Some of our thoughts have external causes, like when we touch something and suddenly realize it’s hot. We don’t deliberate whether or not to pull our hand away, right? Our brain has already fired the instruction to do so -- involuntarily. In some strange sense, “we” didn’t really pull our hand away at all -- because “we” didn’t choose to do it. Our brain did it before consulting us.
A second cause of our thoughts is internal. Say you’re thinking about giving a big presentation and as you do so, you get increasingly nervous, and your blood pressure and your heart rate jump up. Now, nothing external is acting upon you. You’re doing all the “causing” internally, right? Your anxious thoughts are causing your brain to send signals to your heart, and we get that.

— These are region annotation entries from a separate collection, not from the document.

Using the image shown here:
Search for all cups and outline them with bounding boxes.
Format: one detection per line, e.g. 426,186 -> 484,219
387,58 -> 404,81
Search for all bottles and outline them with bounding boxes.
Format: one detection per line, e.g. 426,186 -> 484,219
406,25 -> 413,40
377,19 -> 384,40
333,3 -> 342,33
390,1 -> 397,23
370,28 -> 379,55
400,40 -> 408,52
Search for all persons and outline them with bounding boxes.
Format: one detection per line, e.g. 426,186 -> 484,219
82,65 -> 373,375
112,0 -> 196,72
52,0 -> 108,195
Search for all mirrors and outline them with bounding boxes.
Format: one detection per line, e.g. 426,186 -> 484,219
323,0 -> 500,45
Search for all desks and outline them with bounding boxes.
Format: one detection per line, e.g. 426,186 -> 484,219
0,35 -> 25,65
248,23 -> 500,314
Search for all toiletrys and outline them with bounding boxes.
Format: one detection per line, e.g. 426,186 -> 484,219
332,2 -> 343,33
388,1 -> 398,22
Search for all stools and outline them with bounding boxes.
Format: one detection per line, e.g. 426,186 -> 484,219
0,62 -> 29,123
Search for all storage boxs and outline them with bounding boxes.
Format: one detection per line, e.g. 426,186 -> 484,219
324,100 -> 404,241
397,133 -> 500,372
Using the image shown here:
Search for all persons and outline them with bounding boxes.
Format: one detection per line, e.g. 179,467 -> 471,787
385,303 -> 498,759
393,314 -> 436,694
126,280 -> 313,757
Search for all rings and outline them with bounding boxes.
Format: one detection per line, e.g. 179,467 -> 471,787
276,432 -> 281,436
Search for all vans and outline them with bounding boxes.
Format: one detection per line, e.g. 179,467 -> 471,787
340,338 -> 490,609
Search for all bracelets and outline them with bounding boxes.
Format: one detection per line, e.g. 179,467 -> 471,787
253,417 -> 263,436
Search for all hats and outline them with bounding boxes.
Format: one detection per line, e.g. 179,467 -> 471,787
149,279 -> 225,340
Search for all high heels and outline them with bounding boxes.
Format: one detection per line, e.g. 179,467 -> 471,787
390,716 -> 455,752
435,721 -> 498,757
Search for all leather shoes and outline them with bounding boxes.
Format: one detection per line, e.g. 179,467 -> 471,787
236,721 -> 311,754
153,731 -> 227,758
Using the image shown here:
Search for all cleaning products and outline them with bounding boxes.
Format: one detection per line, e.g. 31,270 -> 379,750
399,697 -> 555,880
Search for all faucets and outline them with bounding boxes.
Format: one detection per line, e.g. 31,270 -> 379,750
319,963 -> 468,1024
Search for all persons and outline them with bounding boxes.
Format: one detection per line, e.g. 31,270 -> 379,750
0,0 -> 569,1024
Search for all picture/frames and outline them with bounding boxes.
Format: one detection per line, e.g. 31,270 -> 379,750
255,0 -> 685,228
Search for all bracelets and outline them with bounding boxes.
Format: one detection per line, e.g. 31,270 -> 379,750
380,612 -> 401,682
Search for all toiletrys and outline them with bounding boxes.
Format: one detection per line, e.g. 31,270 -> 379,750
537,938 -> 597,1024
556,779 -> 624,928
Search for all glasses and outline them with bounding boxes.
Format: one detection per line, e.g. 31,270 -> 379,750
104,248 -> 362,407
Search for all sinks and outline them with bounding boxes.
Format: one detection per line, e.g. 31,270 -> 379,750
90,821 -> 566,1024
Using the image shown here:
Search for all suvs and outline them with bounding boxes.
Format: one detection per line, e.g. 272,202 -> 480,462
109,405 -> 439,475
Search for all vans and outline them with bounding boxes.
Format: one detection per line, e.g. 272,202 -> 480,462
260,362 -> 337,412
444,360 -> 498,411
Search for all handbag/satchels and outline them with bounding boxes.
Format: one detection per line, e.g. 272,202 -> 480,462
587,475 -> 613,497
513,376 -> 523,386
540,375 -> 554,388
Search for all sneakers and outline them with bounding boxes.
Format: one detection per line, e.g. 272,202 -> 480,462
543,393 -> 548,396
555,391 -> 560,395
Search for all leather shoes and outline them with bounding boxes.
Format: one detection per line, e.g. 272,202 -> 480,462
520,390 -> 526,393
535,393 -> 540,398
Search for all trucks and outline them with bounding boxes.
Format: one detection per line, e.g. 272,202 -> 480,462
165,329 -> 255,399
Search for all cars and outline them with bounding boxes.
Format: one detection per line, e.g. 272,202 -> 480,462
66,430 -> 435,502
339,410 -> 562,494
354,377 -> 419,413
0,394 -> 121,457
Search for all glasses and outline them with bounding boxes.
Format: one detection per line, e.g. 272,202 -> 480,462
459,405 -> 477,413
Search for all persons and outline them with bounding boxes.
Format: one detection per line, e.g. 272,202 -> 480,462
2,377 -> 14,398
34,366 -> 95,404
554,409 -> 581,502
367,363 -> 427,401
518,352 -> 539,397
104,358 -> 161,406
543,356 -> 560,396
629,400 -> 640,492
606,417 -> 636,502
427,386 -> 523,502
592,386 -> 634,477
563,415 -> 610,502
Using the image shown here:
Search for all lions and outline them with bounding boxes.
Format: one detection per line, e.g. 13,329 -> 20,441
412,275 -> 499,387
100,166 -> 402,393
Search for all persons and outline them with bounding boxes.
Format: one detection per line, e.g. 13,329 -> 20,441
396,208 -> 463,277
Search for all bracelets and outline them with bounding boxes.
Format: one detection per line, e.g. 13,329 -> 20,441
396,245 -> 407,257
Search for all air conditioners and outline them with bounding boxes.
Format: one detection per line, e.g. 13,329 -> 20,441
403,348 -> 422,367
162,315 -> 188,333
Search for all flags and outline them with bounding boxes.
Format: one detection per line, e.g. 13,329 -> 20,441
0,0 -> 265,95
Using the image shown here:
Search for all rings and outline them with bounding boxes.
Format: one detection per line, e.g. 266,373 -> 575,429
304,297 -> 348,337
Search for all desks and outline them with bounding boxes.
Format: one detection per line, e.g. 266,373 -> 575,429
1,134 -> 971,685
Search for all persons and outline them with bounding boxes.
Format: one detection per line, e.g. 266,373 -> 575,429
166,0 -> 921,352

But now, I want you to consider a third category of your thoughts -- it’s your conscious choices -- something as simple as choosing where to go for lunch.
Now when you introspect, when you think about your thinking, do you believe that you’re the active agent in charge of the process, or that you’re just a passive recipient of the instruction -- that you have no choice in the matter, it’s all external forces -- be they environmental, genetic, chemical, biological, or neurological?
In other words, do you think all your thoughts have external causes beyond your control, or do you think that you control some, if not most, of your thoughts?
Now let’s stay with our lunch example for a second... back to the question...I ask you “Where do you want to go for lunch today?”
Now, if all you are is a brain, an exhaustively physical system of neurons and synapses, then there’s no “you” that’s gonna be making a “choice” at all. Your thought processes are basically just a complex series of colliding electron-dominos crashing into one another. It’s just physical cause and effect, right -- something that can be exhaustively understood in terms of physics and chemistry? There’s no “you” that’s an agent that’s deliberating, or choosing, or exercising free will.
And that’s why, if you are just a brain, you cannot have free will. You would just be a physical machine -- a very complex but programmed computer.
But, if you’re something more than your brain -- if you’re the thing that has the brain -- then, when I ask you “Where do you want to go for lunch?,” you’re going to start deliberating -- you’re going to be weighing your taste preferences, the commute time, perhaps even counting calories. You’d be weighing various reasons to choose one place over another. You wouldn’t be caused to think about any of these things. You would choose to think about these things, and you could stop anytime you wanted to.
So, what we have here, therefore, are two different types of things: an immaterial mind and the material brain. You are the thing that has the brain -- you are not your brain.